■ **SOURCE DOCUMENT**:
BEGIN

A foreign ministry statement quoted by the Anatolia news agency, said eight guards had crossed Turkey's border with Iraq at Habur in four cars, and were on their way to the embassy in Baghdad, when they were attacked around the flashpoint Iraqi city of Mosul.
Five of the security guards along with two Iraqi drivers were killed. Two survivors reached Baghdad, while a third returned to the border at Habur, the statement said.
"Armed men made the passengers get out of the cars, lie on the ground, machine-gunned them and cut off the head off one of them," Muhammet Tahir, an official of the Turkmen Front in Mosul, was quoted as telling the Turkish press agency DHA.
It said US forces who controlled the region had killed two of the attackers.
The CNN-Turk website said one of the victims was a police inspector while three were police officers. About 70 Turkish nationals, mainly truck drivers, have so far been killed in Iraq since the US-led invasion last year, most of them in road violence and several at the hands of hostage-takers.
In Mosul Lieutenant Colonel Paul Hastings, spokesman for Task Force Olympia, said that at 6:00pm Friday, "soldiers of the multinational force went to a crossroads at Yarmuk and discovered three male bodies evidently killed earlier during the day in a rebel attack."
Attackers detonated a bomb near a US military patrol in Mosul on Saturday but missed the patrol and hit a school bus, killing one teenage student and wounding six others, the US military said.
The bomb exploded as the patrol was travelling through an eastern district of the city, closely followed by a minibus carrying students to a nearby high school.
"The blast hit an Iraqi school bus killing one and injuring six, all eighth graders," the military said in a statement. A photographer for Reuters saw several badly wounded teenagers being treated at a local hospital for blast wounds.

END

■ **DATA**:
BEGIN

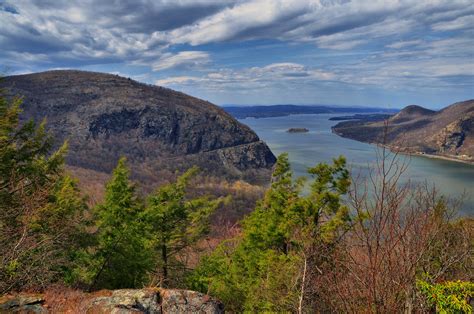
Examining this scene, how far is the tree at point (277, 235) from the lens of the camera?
14.8 m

END

■ **YOUR INSTRUCTIONS**: Decide whether each statement agrees with the news report on the attack on Turkish embassy guards near Mosul, answering yes or no and quoting the words of the report that settle it. 1. The guards traveled in four cars. 2. All of the survivors went on to Baghdad. 3. The bomb set off in Mosul on Saturday struck the US patrol. The material on this page comes from a separate source unrelated to the text.

■ **PROBLEM SOLUTION**:
1. Yes: "eight guards had crossed Turkey's border with Iraq at Habur in four cars"
2. No: "Two survivors reached Baghdad, while a third returned to the border at Habur"
3. No: "missed the patrol and hit a school bus"